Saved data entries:
=====
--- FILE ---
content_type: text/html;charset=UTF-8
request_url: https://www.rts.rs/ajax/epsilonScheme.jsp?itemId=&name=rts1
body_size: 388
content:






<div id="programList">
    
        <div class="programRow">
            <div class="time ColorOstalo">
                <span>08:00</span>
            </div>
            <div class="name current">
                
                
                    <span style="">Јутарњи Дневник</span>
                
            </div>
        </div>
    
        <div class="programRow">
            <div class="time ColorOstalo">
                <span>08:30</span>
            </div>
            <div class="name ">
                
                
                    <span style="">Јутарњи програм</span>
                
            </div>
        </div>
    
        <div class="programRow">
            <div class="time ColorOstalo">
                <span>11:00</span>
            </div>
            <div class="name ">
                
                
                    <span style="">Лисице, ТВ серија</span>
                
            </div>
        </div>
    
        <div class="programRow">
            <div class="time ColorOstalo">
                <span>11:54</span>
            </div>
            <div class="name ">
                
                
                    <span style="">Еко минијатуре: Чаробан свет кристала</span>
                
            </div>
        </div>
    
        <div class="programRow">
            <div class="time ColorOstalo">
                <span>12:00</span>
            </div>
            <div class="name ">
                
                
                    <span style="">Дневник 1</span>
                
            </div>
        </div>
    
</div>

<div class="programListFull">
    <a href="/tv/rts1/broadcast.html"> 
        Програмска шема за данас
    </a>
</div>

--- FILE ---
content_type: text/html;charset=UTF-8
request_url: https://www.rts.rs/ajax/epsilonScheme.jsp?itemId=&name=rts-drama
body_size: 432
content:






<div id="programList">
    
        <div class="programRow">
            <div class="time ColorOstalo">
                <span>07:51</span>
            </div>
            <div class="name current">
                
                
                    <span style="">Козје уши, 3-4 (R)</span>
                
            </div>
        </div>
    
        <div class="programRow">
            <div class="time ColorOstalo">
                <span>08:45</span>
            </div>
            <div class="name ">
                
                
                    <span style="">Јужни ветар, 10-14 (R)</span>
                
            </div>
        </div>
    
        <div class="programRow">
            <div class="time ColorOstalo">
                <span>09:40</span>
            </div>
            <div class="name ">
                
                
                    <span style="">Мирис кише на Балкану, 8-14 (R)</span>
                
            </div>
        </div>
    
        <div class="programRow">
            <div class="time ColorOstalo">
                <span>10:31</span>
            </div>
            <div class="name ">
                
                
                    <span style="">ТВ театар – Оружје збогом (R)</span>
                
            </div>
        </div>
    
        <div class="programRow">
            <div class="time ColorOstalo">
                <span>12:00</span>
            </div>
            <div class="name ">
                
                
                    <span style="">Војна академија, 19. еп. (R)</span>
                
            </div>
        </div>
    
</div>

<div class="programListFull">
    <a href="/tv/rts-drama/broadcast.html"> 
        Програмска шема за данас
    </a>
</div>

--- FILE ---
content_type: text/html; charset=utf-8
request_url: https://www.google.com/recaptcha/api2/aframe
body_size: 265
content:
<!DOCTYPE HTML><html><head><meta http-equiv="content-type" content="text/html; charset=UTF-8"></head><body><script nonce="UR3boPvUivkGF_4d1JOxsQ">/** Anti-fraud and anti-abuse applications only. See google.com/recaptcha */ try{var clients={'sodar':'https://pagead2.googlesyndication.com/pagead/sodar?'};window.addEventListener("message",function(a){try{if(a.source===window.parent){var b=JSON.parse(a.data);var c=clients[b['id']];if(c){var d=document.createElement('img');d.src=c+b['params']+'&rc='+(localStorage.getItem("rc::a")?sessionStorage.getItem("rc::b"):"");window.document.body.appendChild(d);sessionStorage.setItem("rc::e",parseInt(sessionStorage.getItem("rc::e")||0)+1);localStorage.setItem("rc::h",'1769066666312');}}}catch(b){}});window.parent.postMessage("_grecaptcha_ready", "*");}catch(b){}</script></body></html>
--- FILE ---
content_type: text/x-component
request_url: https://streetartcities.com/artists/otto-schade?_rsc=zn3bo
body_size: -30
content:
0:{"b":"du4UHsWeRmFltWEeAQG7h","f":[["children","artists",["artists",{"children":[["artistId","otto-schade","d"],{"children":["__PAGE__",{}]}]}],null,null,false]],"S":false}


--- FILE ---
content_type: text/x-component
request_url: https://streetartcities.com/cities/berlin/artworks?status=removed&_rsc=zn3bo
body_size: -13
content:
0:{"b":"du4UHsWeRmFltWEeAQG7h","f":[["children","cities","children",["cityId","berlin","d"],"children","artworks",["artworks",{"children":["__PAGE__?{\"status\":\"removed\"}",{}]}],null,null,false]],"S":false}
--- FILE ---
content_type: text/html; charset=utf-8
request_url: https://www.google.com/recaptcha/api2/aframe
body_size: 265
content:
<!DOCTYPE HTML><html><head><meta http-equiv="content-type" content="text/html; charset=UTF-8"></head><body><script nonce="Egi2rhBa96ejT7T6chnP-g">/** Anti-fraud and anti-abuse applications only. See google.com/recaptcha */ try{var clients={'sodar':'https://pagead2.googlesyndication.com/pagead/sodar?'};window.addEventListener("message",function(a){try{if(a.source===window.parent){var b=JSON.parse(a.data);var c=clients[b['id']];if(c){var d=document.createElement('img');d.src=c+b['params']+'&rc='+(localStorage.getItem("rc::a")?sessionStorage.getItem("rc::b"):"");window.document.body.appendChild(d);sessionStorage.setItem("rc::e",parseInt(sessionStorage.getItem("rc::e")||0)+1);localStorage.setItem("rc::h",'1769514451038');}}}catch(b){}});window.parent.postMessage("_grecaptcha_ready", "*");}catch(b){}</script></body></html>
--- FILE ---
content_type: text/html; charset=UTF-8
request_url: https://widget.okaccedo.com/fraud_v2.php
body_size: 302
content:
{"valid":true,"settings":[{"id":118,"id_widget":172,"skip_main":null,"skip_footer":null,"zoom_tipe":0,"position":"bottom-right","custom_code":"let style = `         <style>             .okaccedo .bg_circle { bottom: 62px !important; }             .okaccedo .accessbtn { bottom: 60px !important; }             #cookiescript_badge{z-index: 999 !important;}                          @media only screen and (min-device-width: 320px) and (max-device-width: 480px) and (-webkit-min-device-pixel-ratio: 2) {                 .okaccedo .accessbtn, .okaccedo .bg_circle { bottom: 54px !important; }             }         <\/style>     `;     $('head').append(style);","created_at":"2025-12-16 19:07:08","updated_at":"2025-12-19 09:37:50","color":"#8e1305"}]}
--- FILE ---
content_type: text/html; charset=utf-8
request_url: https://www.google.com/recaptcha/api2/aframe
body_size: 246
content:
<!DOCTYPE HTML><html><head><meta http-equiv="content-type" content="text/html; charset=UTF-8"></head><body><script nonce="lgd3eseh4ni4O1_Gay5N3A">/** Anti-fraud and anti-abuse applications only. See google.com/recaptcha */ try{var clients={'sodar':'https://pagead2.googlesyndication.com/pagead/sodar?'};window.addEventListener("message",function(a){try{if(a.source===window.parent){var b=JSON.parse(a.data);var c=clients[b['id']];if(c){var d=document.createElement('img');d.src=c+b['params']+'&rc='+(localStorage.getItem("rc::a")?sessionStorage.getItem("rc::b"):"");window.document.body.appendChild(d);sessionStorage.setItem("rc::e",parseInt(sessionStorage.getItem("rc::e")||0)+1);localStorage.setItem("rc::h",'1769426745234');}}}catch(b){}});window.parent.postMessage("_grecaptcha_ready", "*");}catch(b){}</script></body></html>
=====
**INSTRUCTIONS FOR THE TASK**
Search the entries for the string "removed" and copy each line where it occurs.

**RESULT FOR THIS TASK**
request_url: https://streetartcities.com/cities/berlin/artworks?status=removed&_rsc=zn3bo
0:{"b":"du4UHsWeRmFltWEeAQG7h","f":[["children","cities","children",["cityId","berlin","d"],"children","artworks",["artworks",{"children":["__PAGE__?{\"status\":\"removed\"}",{}]}],null,null,false]],"S":false}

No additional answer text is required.